Close, but incomplete. Within unsecured claims that are ten priorities set forth at 11 U.S.C. § 507 (none of which apply here).
A claim or money damages for theft or fraud (e.g. if the stolen asset cannot be located) is an unsecured claim in bankruptcy. And, generally speaking it won't be a priority claim (the main exception would be wage theft, which would be a fourth priority unsecured claim).
A money damages claim for theft or fraud is non-dischargeable in bankruptcy, pursuant to 11 U.S.C. § 523 (if the non-dischargeability issue is raised in a timely adversary proceeding in the bankruptcy case, which is a very strict deadline), so it will survive the end of the bankruptcy case. But during the bankruptcy the distribution that will be paid by the debtor to the money damages for theft credit is a general non-priority unsecured debt.
In the case of a corporation in liquidation, the inability to discharge the debt won't matter because there will be no post-bankruptcy assets and because corporation's debts aren't discharged in a liquidating bankruptcy.

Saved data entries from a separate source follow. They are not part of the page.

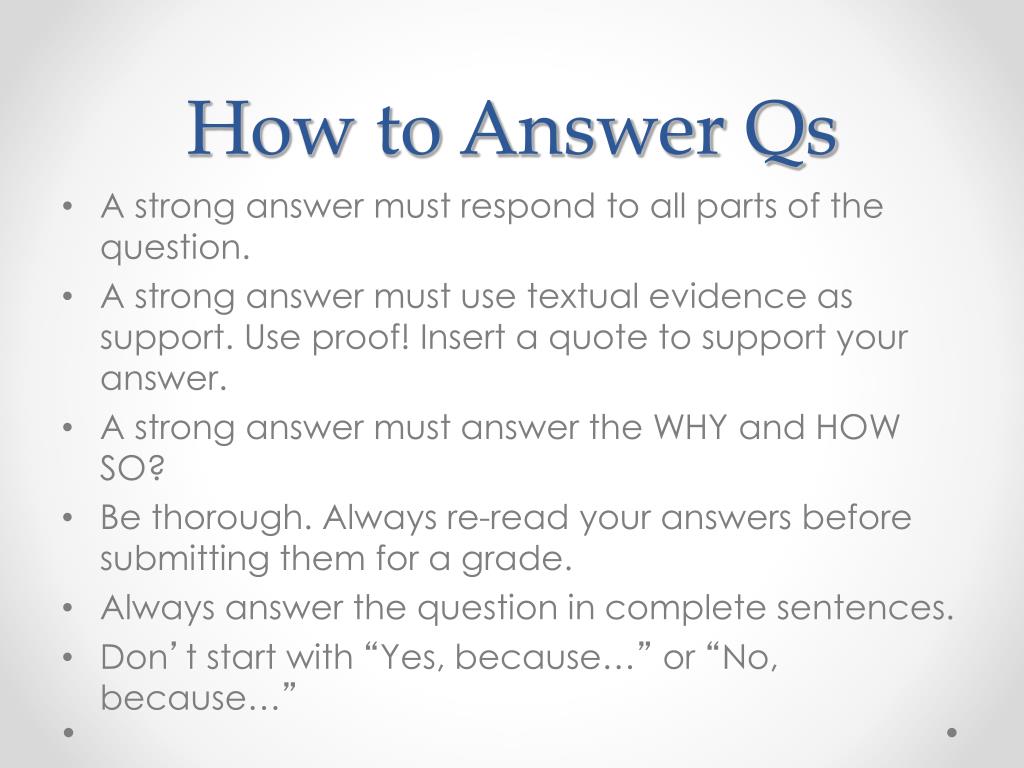 How to Answer Qs

• A strong answer must respond to all parts of the question.
• A strong answer must use textual evidence as support. Use proof! Insert a quote to support your answer.
• A strong answer must answer the WHY and HOW SO?
• Be thorough. Always re-read your answers before submitting them for a grade.
• Always answer the question in complete sentences.
• Don’ t start with “Yes, because…” or “No, because…”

In the case of a reorganizing corporation, however, the non-dischargeable debt should survive the reorganization.
But in the case of an individual with future earnings potential, a non-dischargeable debt can be collected from the individual's future income as well as from the bankruptcy estate.
The company obtained assets under contract, did not meet its
obligations under the terms of that contract, and is no longer capable
of specific performance
This is a general non-priority unsecured debt, and unlike the debts for theft or fraud, it can be discharged in bankruptcy.